Da chiarire il rapporto con le normative regionali
Il testo unificato fa salve le disposizioni regionali in materia di rigenerazione urbana e recupero edilizio che risulteranno in vigore alla data della sua entrata in vigore. Però sembrerebbe che la salvaguardia operi solo per quelle norme regionali “coerenti” con i principi della futura legge, rileva l’Ance, secondo cui «sarebbe opportuno chiarire meglio questo rapporto esplicitando la necessità di salvaguardare tutte le normative regionali vigenti in tema di rigenerazione urbana fino a quando la Regione non approvi la nuova legge o non adegui quelle esistenti». Dunque, sarebbe opportuno una sorta di periodo transitorio per non avere periodi di stallo.
Forte limitazione dall’adeguamento sismico obbligatorio per accedere alle risorse del Fondo
Critica – secondo l’Ance – anche la necessità di prevedere l’adeguamento sismico degli edifici interessati da interventi di rigenerazione che beneficiano delle risorse del Fondo nazionale. Il testo unificato prevede, infatti, che gli interventi attuativi della programmazione comunale di rigenerazione, per beneficiare delle risorse del Fondo nazionale, devono prevedere, tra l’altro, l’adeguamento sismico che è il livello più impegnativo della “messa in sicurezza” degli edifici secondo le Ntc. L’adeguamento richiede livelli di sicurezza paragonabili a quelli richiesti per le nuove costruzioni, non raggiungibili in molte situazioni, secondo l’Ance.
Limitazione agli edifici con almeno dieci anni
Sbagliato – secondo l’Ance – dettare le priorità della rigenerazione tenendo conto della vetustà degli edifici. Il testo unificato, nel delineare gli obiettivi della rigenerazione, dà la priorità agli edifici in stato di degrado o di abbandono, che abbiano almeno dieci anni. È chiaro che, indipendentemente dalla data di realizzazione, le priorità dovrebbero essere dettate esclusivamente dalle condizioni di degrado urbanistico, edilizio, ambientale o socioeconomico.

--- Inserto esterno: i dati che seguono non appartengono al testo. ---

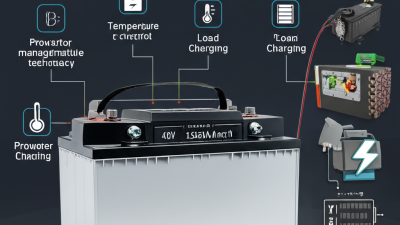How to Maximize the Performance of Your 48v 150amp Battery for Optimal Efficiency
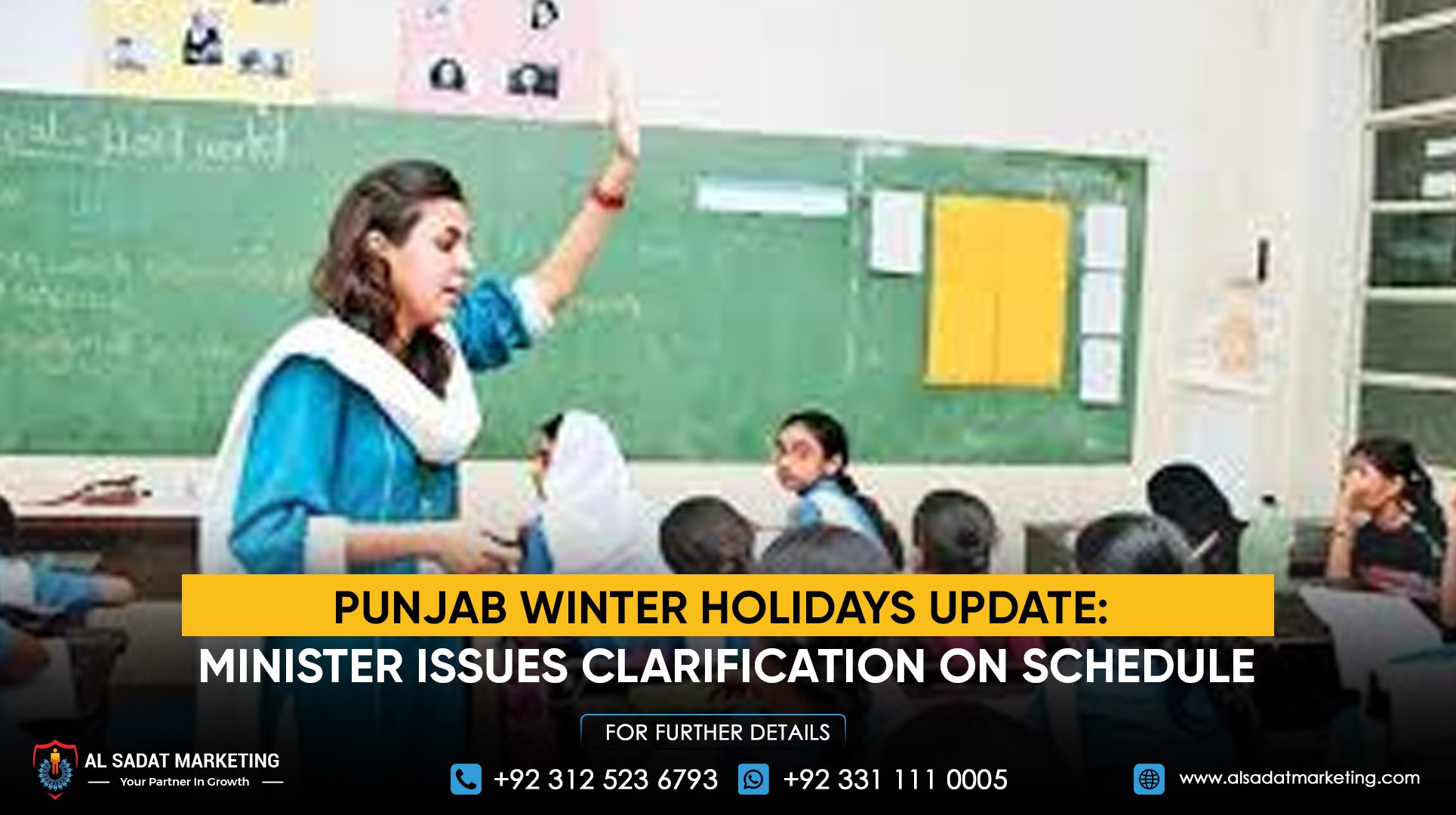 Punjab Winter Holidays Update: Minister Issues Clarification on Schedule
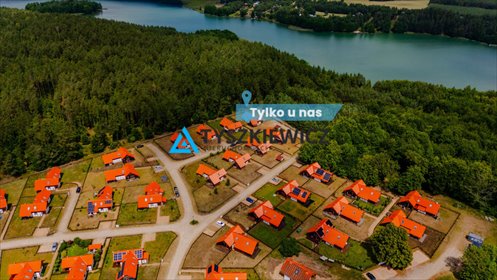 dom na sprzedaż 75m2 dom Borowy Młyn, Ostoja Bukowo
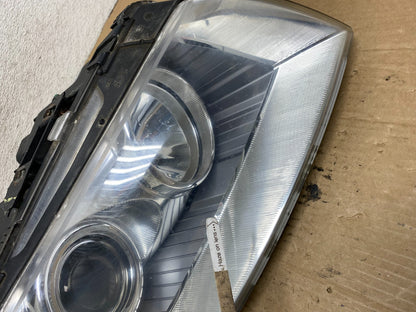 2004 - 2005 Audi A8 Right Passenger RH Headlight AFS Xenon HID AG2079 DW4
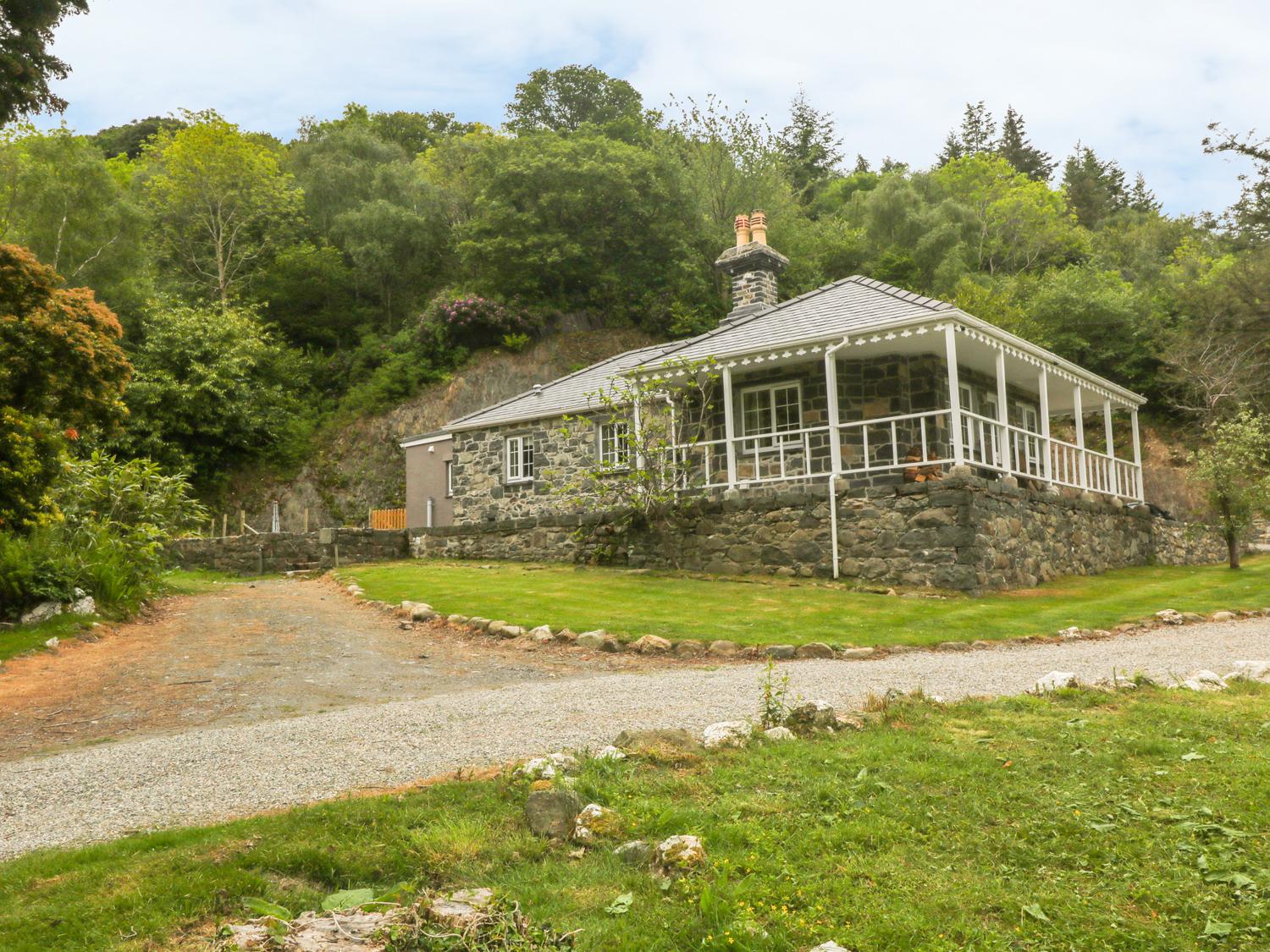 Holiday Cottage Reviews for Cae Mab Dafydd - Holiday Cottage in llandudno, Conwy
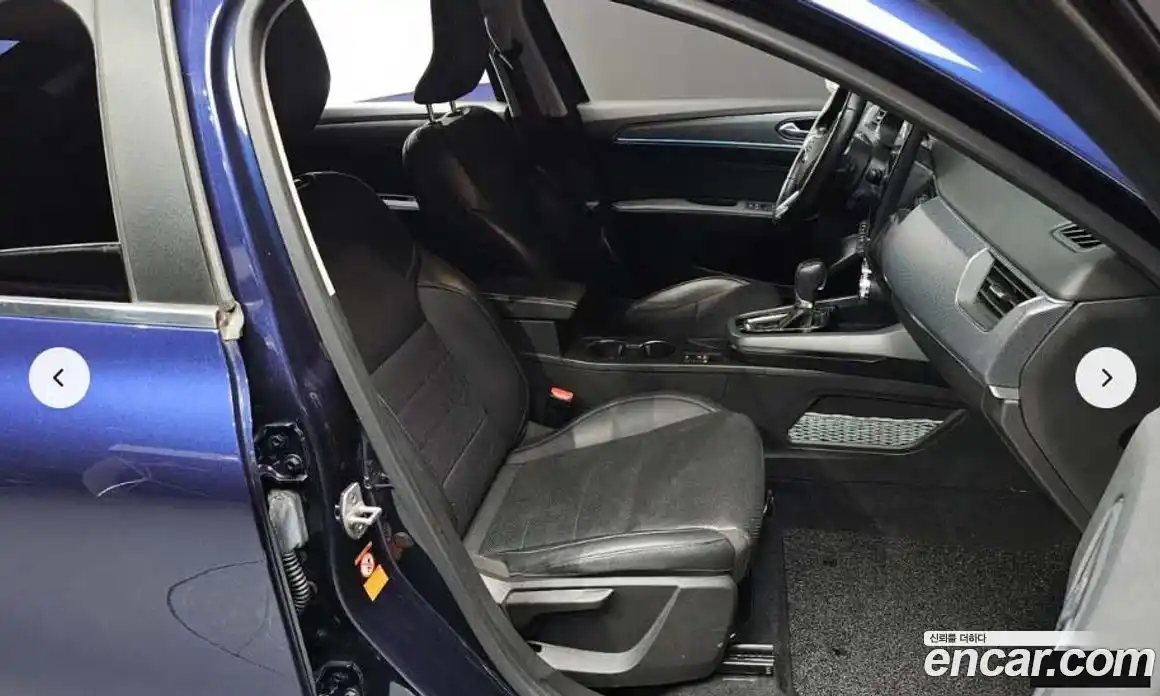 Renault XM3 2020 1.3 гидро, фото 10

Modifica delle destinazioni d’uso, necessità di coordinamento con il salva-casa
Da coordinare con le disposizioni introdotte dal Salva-casa la misura del testo unificato che prevede che siano sempre consentiti i cambi di destinazione d’uso nella stessa categoria funzionale, anche in deroga allo strumento urbanistico. L’articolo 23-ter, come modificato dal salva-casa fa salva, invece, la possibilità per gli strumenti urbanistici comunali di fissare specifiche condizioni.